Tuesday, May 26, 2015

Friends as Signposts Pointing to God

Bike trail up the hill at Munson Park, Monroe

Les and Leslie Parrott teach us that: "If you try to find intimacy with another person before achieving a sense of identity on your own, all your relationships become an attempt to complete yourself." Two relationship lies are:

1. I need this person to be complete.

2. If this person needs me, I'll be complete.

- From Real Relationships, Chapter 1, by Les and Leslie Parrott.

"It is only when we no longer compulsively need someone that we can have a real relationship with them."
- Anthony Storr, in Ib.


Henri Nouwen echoes this when he writes: "The power of friendship is great if it doesn’t find all its meaning in itself." (Nouwen, Discernment: Reading the Signs of Daily Life, p. 72) People who expect too much from each other can do each other harm. "Disappointment and bitterness can overpower love and even replace it." (Ib.)

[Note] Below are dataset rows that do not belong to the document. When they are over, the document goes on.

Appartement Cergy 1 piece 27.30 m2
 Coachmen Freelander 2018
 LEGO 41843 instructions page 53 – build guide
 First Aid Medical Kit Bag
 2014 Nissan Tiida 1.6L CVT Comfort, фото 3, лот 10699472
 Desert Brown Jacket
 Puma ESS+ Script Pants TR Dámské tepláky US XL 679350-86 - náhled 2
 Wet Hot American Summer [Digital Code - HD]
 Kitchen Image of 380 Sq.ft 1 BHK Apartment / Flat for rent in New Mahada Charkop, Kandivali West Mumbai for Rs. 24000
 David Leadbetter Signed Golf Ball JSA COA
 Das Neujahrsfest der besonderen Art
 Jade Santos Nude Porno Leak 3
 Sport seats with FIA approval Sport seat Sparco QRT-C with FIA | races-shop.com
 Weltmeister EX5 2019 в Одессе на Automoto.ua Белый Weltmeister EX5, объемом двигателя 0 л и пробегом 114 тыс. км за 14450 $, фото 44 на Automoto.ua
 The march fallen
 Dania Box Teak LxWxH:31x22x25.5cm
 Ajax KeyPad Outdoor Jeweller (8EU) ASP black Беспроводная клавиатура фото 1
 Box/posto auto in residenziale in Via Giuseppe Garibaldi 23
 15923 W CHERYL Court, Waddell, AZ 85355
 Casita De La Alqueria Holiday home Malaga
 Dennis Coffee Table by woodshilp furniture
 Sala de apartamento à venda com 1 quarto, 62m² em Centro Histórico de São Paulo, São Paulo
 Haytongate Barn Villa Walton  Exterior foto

But, "friends may be guides who see what we may not be able to see ourselves/" (Ib.) A good friend is not God, but can function as a signpost pointing towards God. This is about two basic truths:

  • I cannot change people, and people cannot change me.
  • God can use me to influence people towards him, as God has used certain people to influence me towards him.
I often thank God for those people he has placed in my life, through whom he has effected needed change in me.